**THE PROBLEM:**
Copy out the lines in the records below, word for word, starting with the line that contains "How far is green" and continuing through the end of the records, both ends included.

* Start *

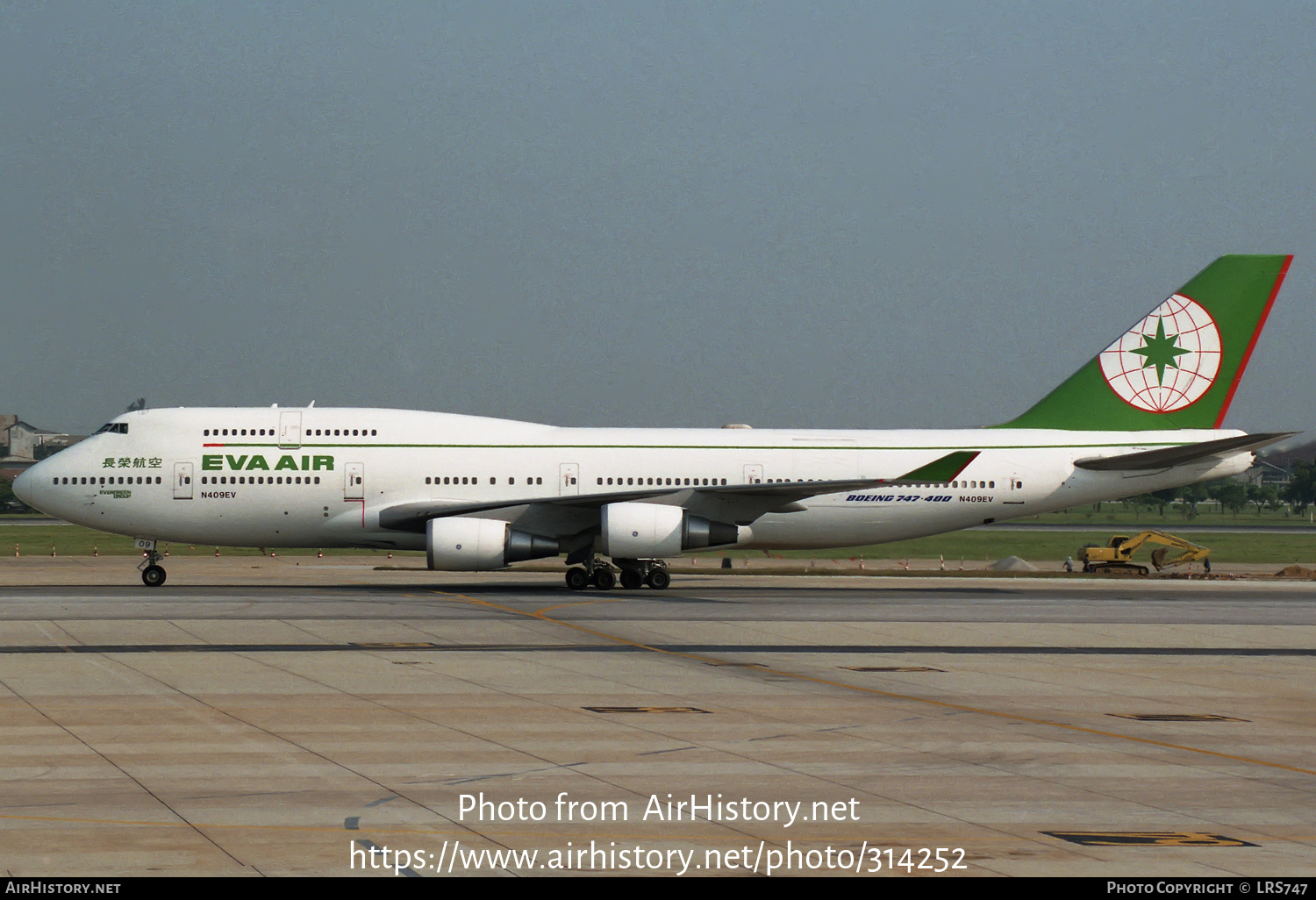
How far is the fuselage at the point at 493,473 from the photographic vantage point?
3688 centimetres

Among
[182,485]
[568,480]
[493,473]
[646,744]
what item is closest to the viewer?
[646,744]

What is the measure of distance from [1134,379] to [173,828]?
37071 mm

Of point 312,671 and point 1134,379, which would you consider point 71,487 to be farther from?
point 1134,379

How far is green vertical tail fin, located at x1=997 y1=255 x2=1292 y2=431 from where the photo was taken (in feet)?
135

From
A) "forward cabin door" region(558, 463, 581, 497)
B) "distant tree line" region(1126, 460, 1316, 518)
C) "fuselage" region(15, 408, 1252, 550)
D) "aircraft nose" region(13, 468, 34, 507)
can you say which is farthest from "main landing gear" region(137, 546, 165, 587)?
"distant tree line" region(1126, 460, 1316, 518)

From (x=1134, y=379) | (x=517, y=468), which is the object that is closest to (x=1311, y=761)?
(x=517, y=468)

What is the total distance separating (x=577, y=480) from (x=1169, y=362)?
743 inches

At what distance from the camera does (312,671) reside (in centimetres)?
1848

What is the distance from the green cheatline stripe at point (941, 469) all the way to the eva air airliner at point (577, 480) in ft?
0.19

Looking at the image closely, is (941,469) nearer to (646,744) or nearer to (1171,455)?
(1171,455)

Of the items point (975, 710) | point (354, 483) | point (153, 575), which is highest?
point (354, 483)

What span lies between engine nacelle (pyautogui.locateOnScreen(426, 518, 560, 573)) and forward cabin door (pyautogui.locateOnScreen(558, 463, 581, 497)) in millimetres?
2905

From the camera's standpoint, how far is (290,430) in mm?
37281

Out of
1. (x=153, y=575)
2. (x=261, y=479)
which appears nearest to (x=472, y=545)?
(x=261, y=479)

* End *

**EXPECTED ANSWER:**
How far is green vertical tail fin, located at x1=997 y1=255 x2=1292 y2=431 from where the photo was taken (in feet)?
135

From
A) "forward cabin door" region(558, 463, 581, 497)
B) "distant tree line" region(1126, 460, 1316, 518)
C) "fuselage" region(15, 408, 1252, 550)
D) "aircraft nose" region(13, 468, 34, 507)
can you say which is farthest from "main landing gear" region(137, 546, 165, 587)?
"distant tree line" region(1126, 460, 1316, 518)

From (x=1134, y=379) | (x=517, y=468), which is the object that is closest to (x=1311, y=761)?
(x=517, y=468)

What is the total distance separating (x=577, y=480) from (x=1169, y=362)?
743 inches

At what distance from the camera does (312,671) reside (in centimetres)?
1848

What is the distance from the green cheatline stripe at point (941, 469) all the way to the eva air airliner at point (577, 480) in ft?
0.19

Looking at the image closely, is (941,469) nearer to (646,744) or nearer to (1171,455)?
(1171,455)

Of the items point (975, 710) | point (354, 483) | point (153, 575), which is highest?
point (354, 483)

What span lies between engine nacelle (pyautogui.locateOnScreen(426, 518, 560, 573)) and forward cabin door (pyautogui.locateOnScreen(558, 463, 581, 497)) in millimetres?
2905

From the camera's standpoint, how far is (290,430) in mm?
37281

Out of
1. (x=153, y=575)
2. (x=261, y=479)
which appears nearest to (x=472, y=545)?
(x=261, y=479)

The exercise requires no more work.